# TASK PROMPT:
From the line with "Will + S + be + N/Adj + O?" to the final line, print the records exactly as they are.

━━━━━━━━

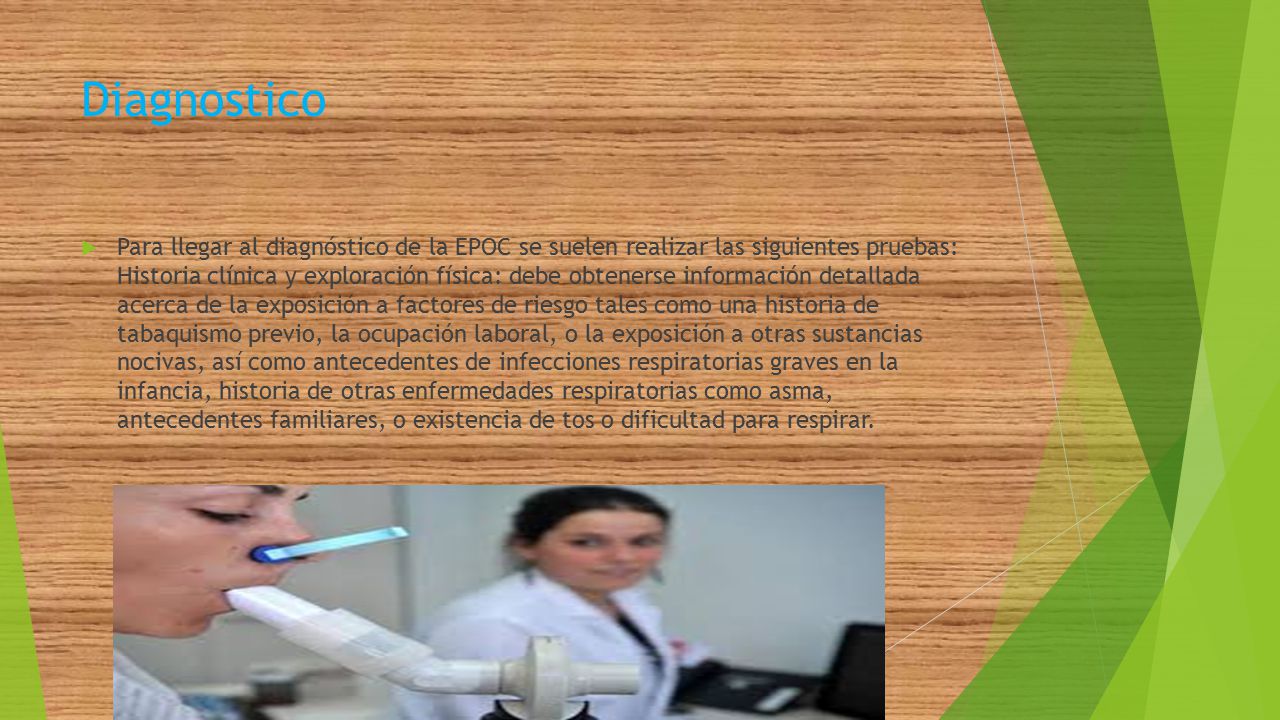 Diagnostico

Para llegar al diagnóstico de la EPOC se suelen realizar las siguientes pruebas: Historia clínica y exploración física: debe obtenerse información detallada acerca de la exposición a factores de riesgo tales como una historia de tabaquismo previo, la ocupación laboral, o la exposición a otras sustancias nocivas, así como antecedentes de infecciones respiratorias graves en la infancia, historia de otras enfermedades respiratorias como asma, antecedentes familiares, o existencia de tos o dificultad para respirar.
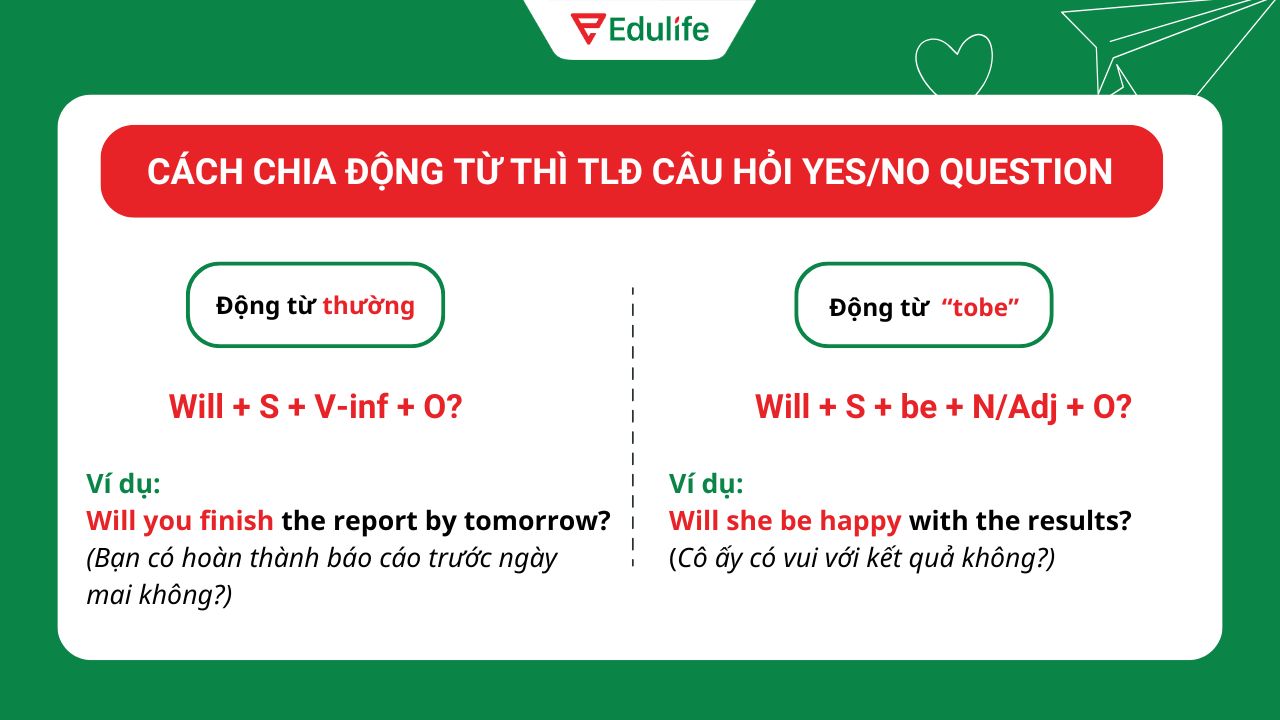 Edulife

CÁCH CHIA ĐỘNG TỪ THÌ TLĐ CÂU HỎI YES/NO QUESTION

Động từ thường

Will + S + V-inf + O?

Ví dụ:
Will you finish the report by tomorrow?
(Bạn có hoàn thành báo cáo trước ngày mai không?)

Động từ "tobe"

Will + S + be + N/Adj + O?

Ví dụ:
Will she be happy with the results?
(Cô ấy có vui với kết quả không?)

━━━━━━━━

# OUTPUT BELOW:
Will + S + be + N/Adj + O?

Ví dụ:
Will she be happy with the results?
(Cô ấy có vui với kết quả không?)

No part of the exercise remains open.